Key Terms in This Article

Park-PFI
A system under Japan's Urban Parks Act that publicly solicits private operators to develop and manage revenue-generating facilities (e.g., cafés) alongside park facilities. Established by 2017 law revision with up to 20-year permits.
Public-Private Partnership / Private Finance Initiative
An umbrella term for public-private collaboration in delivering public services and managing public infrastructure. PFI specifically leverages private finance for infrastructure, while PPP encompasses PFI plus designated manager systems and comprehensive outsourcing.
Concession
A PFI method where the government retains ownership of public facilities while delegating operational rights to private operators.
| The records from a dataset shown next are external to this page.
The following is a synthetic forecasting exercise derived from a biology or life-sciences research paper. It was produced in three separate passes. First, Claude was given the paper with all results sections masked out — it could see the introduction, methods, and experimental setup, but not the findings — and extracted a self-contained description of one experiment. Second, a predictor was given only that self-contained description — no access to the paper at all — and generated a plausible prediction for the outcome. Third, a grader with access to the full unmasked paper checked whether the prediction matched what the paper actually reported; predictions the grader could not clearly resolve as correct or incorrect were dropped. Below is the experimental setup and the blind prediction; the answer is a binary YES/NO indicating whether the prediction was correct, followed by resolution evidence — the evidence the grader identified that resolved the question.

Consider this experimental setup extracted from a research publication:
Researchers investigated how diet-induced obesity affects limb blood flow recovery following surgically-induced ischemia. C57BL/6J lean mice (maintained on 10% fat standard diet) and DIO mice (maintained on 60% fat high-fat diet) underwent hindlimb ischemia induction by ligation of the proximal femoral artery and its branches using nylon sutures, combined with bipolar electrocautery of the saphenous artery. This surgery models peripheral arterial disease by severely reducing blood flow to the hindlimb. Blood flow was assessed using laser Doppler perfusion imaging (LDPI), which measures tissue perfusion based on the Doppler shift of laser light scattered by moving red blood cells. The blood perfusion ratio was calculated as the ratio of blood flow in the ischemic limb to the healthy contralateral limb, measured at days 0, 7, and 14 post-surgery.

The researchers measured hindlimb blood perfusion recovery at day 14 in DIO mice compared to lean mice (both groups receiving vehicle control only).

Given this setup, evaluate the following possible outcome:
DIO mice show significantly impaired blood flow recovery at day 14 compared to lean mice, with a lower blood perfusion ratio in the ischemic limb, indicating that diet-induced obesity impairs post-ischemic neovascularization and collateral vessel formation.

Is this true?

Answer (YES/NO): YES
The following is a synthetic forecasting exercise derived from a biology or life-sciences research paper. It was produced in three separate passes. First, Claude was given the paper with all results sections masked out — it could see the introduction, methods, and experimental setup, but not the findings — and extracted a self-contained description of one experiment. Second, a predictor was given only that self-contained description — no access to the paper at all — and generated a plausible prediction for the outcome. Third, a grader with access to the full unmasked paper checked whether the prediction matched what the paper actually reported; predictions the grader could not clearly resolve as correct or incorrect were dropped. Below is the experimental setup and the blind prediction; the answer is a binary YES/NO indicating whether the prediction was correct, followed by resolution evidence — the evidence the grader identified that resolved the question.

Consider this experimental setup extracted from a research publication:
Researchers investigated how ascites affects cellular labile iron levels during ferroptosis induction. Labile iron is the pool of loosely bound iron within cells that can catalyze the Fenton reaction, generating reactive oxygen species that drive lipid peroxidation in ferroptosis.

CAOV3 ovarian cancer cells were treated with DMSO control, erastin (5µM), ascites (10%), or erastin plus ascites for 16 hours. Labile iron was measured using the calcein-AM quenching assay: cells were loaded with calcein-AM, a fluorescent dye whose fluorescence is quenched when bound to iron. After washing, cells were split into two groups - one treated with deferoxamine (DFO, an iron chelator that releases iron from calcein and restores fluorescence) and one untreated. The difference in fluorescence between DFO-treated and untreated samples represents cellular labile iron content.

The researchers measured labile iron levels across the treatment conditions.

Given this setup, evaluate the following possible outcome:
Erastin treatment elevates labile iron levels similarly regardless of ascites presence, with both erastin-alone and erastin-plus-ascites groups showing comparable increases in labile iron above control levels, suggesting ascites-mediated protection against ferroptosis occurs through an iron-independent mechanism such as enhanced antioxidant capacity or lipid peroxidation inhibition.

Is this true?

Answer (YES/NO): NO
In water utilities, Miyagi Prefecture became Japan's first adopter in 2022.
Small Concession
A small-scale PPP/PFI initiative (typically under 1 billion yen) for revitalizing underused public properties such as vacant houses and abandoned schools. MLIT established a dedicated platform in 2024.
Fiscal Capacity Index
An index measuring a local government's fiscal strength, calculated as the 3-year average of standard fiscal revenue divided by standard fiscal demand. Municipalities scoring 1.0+ are non-grant recipients. A fundamental metric for assessing fiscal capacity when selecting PPP/PFI methods.
Designated Manager System
A system under Japan's Local Autonomy Act that allows private operators and NPOs to manage public facilities. Introduced in 2003 to improve efficiency and service quality, though typically short designation periods (3-5 years) can hinder long-term investment.